» Stored records:
****************
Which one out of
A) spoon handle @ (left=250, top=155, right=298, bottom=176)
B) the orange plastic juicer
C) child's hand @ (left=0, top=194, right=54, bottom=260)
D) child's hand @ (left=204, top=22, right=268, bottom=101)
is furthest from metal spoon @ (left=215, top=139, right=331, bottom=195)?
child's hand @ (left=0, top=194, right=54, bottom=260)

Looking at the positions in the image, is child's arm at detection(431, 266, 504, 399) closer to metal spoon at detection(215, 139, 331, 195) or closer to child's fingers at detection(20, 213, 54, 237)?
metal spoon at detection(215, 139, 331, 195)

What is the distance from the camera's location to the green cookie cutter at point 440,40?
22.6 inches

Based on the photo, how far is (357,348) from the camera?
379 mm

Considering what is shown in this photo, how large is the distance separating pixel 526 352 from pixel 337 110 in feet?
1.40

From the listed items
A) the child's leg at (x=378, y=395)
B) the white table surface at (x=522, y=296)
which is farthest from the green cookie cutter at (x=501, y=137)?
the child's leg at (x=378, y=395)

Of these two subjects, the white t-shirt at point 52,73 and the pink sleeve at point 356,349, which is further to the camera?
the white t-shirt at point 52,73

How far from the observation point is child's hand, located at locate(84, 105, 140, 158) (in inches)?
****************
» Goal of the exercise: Turn all of the records above into a numbered list, leaving out the blank lines.

» The output:
1. Which one out of
2. A) spoon handle @ (left=250, top=155, right=298, bottom=176)
3. B) the orange plastic juicer
4. C) child's hand @ (left=0, top=194, right=54, bottom=260)
5. D) child's hand @ (left=204, top=22, right=268, bottom=101)
6. is furthest from metal spoon @ (left=215, top=139, right=331, bottom=195)?
7. child's hand @ (left=0, top=194, right=54, bottom=260)
8. Looking at the positions in the image, is child's arm at detection(431, 266, 504, 399) closer to metal spoon at detection(215, 139, 331, 195) or closer to child's fingers at detection(20, 213, 54, 237)?
9. metal spoon at detection(215, 139, 331, 195)
10. What is the distance from the camera's location to the green cookie cutter at point 440,40?
11. 22.6 inches
12. Based on the photo, how far is (357,348) from the camera?
13. 379 mm
14. Considering what is shown in this photo, how large is the distance separating pixel 526 352 from pixel 337 110 in feet?
15. 1.40
16. From the listed items
17. A) the child's leg at (x=378, y=395)
18. B) the white table surface at (x=522, y=296)
19. which is farthest from the green cookie cutter at (x=501, y=137)?
20. the child's leg at (x=378, y=395)
21. Of these two subjects, the white t-shirt at point 52,73 and the pink sleeve at point 356,349, which is further to the camera?
22. the white t-shirt at point 52,73
23. How far from the observation point is child's hand, located at locate(84, 105, 140, 158) (in inches)?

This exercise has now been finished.